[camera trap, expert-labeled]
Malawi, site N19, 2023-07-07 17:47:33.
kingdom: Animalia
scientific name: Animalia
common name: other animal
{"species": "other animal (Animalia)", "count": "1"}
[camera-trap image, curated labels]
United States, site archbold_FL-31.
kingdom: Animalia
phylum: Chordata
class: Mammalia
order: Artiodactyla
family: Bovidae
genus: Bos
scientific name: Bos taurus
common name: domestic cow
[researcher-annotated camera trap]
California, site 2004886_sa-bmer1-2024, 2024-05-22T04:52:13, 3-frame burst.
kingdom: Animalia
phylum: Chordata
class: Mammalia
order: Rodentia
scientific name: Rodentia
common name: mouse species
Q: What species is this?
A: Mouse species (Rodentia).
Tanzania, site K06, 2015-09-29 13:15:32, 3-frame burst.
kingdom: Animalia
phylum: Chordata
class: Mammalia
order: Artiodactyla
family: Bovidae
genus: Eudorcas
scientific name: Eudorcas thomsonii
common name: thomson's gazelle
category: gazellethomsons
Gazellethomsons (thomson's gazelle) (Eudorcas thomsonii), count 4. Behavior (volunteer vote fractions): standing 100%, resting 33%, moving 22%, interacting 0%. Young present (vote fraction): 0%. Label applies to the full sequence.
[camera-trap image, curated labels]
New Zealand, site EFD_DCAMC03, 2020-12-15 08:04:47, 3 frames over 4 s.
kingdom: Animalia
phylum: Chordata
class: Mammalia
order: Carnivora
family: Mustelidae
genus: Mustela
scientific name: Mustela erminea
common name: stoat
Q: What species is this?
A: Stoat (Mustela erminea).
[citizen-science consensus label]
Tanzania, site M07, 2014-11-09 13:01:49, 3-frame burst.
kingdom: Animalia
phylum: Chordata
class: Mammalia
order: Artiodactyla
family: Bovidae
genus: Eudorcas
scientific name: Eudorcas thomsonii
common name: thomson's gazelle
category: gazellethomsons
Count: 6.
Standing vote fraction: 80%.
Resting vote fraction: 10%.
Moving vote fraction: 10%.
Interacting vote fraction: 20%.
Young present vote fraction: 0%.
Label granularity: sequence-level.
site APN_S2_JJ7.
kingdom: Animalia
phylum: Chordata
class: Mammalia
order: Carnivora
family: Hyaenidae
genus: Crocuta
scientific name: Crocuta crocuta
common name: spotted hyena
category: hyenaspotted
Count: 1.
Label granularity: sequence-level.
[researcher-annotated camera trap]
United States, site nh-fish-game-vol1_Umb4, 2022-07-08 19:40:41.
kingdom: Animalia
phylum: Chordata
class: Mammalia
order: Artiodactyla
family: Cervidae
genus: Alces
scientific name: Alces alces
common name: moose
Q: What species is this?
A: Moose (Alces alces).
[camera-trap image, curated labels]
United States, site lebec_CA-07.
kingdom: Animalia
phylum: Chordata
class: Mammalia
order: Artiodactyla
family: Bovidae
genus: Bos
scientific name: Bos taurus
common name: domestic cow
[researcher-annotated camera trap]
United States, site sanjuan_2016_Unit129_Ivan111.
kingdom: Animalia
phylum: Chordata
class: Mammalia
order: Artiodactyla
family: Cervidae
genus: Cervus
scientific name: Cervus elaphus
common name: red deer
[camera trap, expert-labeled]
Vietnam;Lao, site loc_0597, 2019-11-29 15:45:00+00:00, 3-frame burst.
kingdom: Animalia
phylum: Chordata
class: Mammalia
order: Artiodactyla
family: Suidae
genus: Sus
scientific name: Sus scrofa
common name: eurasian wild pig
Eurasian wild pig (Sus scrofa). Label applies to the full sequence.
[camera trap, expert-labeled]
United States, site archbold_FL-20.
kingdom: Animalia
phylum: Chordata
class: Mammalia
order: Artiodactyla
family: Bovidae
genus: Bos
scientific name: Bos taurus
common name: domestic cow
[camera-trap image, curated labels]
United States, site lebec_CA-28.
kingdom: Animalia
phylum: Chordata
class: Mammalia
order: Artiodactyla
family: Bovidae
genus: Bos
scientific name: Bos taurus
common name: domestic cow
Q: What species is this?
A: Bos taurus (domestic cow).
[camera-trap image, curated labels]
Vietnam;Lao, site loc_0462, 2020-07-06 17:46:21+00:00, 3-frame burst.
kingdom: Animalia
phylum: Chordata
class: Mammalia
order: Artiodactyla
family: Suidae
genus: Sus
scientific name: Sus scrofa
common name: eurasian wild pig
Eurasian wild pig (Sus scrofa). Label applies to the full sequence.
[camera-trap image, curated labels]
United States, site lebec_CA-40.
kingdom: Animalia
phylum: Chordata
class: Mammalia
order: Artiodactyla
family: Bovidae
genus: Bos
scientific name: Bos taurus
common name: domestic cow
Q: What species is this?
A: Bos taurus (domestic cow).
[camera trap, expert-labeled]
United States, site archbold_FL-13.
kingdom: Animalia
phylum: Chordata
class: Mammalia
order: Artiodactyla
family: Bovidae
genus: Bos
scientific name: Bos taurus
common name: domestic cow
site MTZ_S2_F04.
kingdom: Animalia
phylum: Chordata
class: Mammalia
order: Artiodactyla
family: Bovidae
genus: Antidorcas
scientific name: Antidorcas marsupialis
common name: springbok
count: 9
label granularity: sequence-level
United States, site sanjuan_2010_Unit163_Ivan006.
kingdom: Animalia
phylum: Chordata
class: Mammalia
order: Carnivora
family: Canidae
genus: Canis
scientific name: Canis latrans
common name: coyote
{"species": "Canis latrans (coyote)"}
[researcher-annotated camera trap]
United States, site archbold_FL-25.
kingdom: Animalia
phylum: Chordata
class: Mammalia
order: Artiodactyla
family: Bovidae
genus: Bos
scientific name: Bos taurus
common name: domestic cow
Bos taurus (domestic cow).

▶ **The task**: Copy every line in the data above that has the string "Tanzania" in it.

▶ **Answer section**:
Tanzania, site K06, 2015-09-29 13:15:32, 3-frame burst.
Tanzania, site M07, 2014-11-09 13:01:49, 3-frame burst.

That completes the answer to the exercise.